00:26:08.200 So if you've got a good policy, if you're a plumber, I'm not going to ask you who you voted for.
00:26:13.860 You know, just fix my pipes, okay?
00:26:15.820 Now, women apparently were a little more drawn to the character frame.
00:26:20.400 You can't have somebody who's somebody else says is a fascist.
00:26:24.200 You can't have somebody who somebody else says is going to round up the LGBTQ and put them in camps.
00:26:29.820 Now, none of that's true, but it became, you know, part of the story.

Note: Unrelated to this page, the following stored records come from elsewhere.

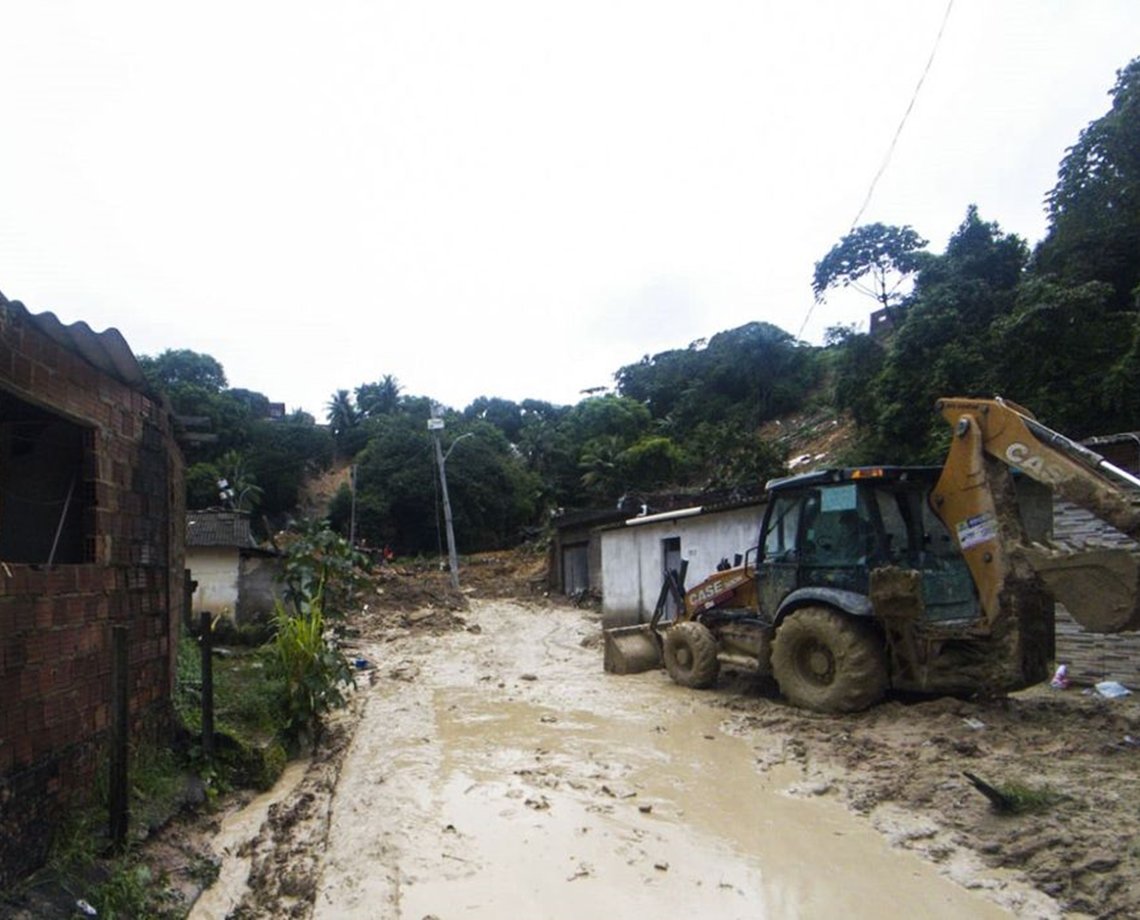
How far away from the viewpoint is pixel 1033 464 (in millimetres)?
6461

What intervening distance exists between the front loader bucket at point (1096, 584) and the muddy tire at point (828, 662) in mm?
1915

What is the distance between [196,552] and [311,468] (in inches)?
1316

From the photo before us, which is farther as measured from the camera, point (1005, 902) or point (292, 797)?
point (292, 797)

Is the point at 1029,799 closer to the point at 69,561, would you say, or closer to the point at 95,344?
the point at 69,561

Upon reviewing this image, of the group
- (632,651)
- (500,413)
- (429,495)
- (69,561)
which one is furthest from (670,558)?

00:26:35.260 That Trump had the character, he was going to be the strong man, Hitler kind of person.
00:26:40.740 So we allowed, as a public, we sort of passively allowed two frames to pop up.
00:26:49.320 One was, can you handle his character?
00:26:52.060 And then you had to say stuff like, well, I don't like all of his social media posts.
00:26:57.520 Like, it just became a thing, you had to say that.
00:27:01.140 I do like closing the borders, but I don't like everything he says, some of the ways he says it.
00:27:07.780 All right, so we had to do that.
00:27:10.620 I would submit that these are the wrong frames.
00:27:15.400 And if you fall into these frames, you have a world of continuous disunity.
00:27:20.300 I would suggest, I don't think we're there yet, but there is an awakening that's happening that's unmistakable.
00:27:29.000 And part of that awakening is that the pro-Democrat part of the country woke up to find out they're not the majority.
00:27:40.520 Imagine waking up to that.
00:27:44.420 The single number one thing that Democrats were sure about is that there were more of them than there were of those damn disgusting, mega people.
00:27:57.080 So as long as they were in the goodly, you know, the angels of the majority, they could feel pretty confident that they had the right take.
00:28:07.700 And it's always the, the criminals are always the minority, right?
00:28:11.560 It's like, ugh, the people, the rapists, they're the minority.
00:28:14.640 Thank God they're the minority.
00:28:15.780 Thank God they're the minority.
00:28:45.780 I think that none of that's true.
00:28:48.960 That you live in a world of, I call it the hoaxocracy.
00:28:52.780 It's actually an artificial reality that's built up by the propaganda brainwashing regimes.
00:29:00.860 Let's say the brainwashing industrial complex of the news plus the people who pay the news, you know, the pharmas and et cetera.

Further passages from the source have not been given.